The state is cracking down hard on the leeches and parasites who fail to pay their way and try to live off other people. In its manifesto for the last general election, Fianna Fail promised that there would be "a zero tolerance policy on all crime".
Out on the mean streets the effects of this new hard line are being felt. As Ian O'Donnell and Eoin O'Sullivan point out in a fine pamphlet published this week, Crime Control in Ireland, prosecutions of beggars have soared. Before 1997, beggars were prosecuted at a rate of 128 a year. Since John O'Donoghue took charge, the rate has risen to 508.
Never mind that the Vagrancy Act under which they are charged was introduced at the time of the Great Famine to stop the starving from embarrassing their betters on the queen's highways.
Never mind that the number of homeless has almost doubled in the same period, thus producing many more vagrants to prosecute. We were promised zero tolerance, and the slogan means what it says. The law, as far as the weak, the desperate and the unconnected are concerned, is the law.
The only problem is that a typographical error must have slipped into the manifesto. How else can the word "all" have found its way into the slogan "zero tolerance on all crime"? For this week it became clear that zero tolerance does not apply to the comfortable classes' crime of choice - tax evasion.
With the Revenue Commissioners announcing a deal under which the holders of bogus non-resident accounts can avoid prosecution, publicity and the full weight of penalties, tolerance for some remains much more than zero. While the beggars pay the price, the well-to-do get to be choosers. The announcement showed that the double standard is alive and well.
Last year more than 600 investigators from the Department of Social, Community and Family Affairs carried out 448,000 reviews of claims for social welfare benefit. Savings of £214 million were achieved for the Exchequer from a total social welfare bill of about £5.3 billion.
Nine people were imprisoned for social welfare fraud or abuse, with sentences ranging from 14 days to five months. A further 23 received suspended sentences, and 120 were fined between £10 and £2,000. Six others were ordered to do community service. Another 510 cases are before the courts, and a further 269 cases are with the Chief State Solicitor.

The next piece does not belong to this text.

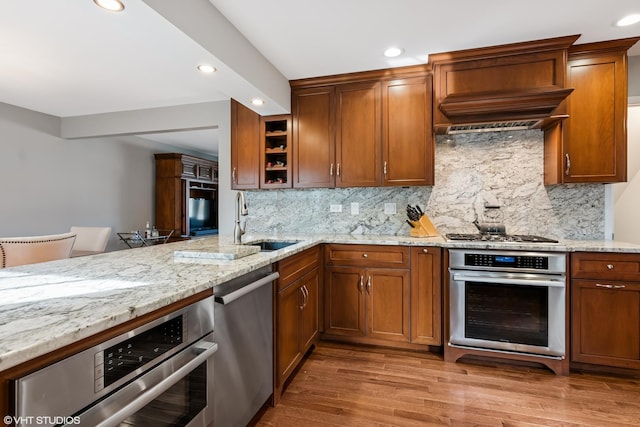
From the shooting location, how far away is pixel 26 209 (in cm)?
409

Tax evasion robs the Exchequer of a lot more money than social welfare fraud.
The most recent report of the Comptroller and Auditor General showed that, as of May 31st, 2000, over £1 billion was outstanding in unpaid taxes, and that only half of it was likely to be collected. While social welfare inspectors reviewed nearly 450,000 claims last year, the Revenue carried out just 17,428 audits, down 767 on the year before.
There are, in other words, well over 20 times more checks on social welfare claims than on tax returns. And while people regularly go to jail for social welfare fraud, the jailing of one tax-evader this year was regarded as an extraordinary, even landmark, event.
THE special deal for bogus non-residents is all the more extraordinary because many of them have already ignored two supposedly final warnings. The tax amnesties of 1988 and 1993 were accompanied by fierce admonitions to pay up or face dire consequences. In the latter case, these were to include a mandatory jail sentence.
The 1993 amnesty legislation says that from that point on anyone who "knowingly makes any false statement or false representation" on a tax return or "wilfully aids, abets, assists, incites or induces" anyone else to do so will be liable to a jail sentence of between one and eight years. If the amount of tax evaded is more than £100,000, the jail term is mandatory.
Given the period in which the DIRT scam was at its height, it is likely that very many of those who engaged in it ignored at least one, and perhaps both, of the tax amnesties and made false returns after 1993. Yet both they and the financial institutions which assisted and incited their tax evasion are getting away with it.
This experience, moreover, suggests that even those who continue to ignore this week's rehash of previous dire warnings to comply or else will also get away with it. Since this particular last-chance saloon has no closing time, they might as well have another round.
The deal on offer is, from the Revenue's point of view, a pragmatic one. When they say investigating the full range of bogus accounts would tie up their resources for years, they are undoubtedly right. What goes unsaid is that those resources are plainly inadequate, and that the political will to provide the necessary reinforcements is lacking.
The stark fact is that, for all the public outrage at the scams exposed by the Public Accounts Committee, the tribunals and High Court inspectors, getting away with tax evasion is probably easier than ever.
The most recent Comptroller and Auditor General report, for 1999, shows that the number of income-tax audits carried out by Revenue had fallen every year of the previous five, from 2,625 in 1995 to 1,910 in 1999. The number of corporation tax audits in 1999 was less than half what it was in 1996, with the yield down from £44.4 million to £18.9 million.
The C & AG noted "a reduction in some of the more traditional inquiry work, with increasing pressure on the already small overall number of staff allocated, a substantial reduction in the fieldwork in Dublin and a reduction of eight clerical staff since 1996, no inspector allocated to enquiry work in five of 13 provincial tax districts".
In such circumstances, the Revenue has little choice but to offer inducements to tax-evaders. The subtext of all the threats is still: come clean or the State will have to show its toughness by hammering a few more beggars and dole cheats.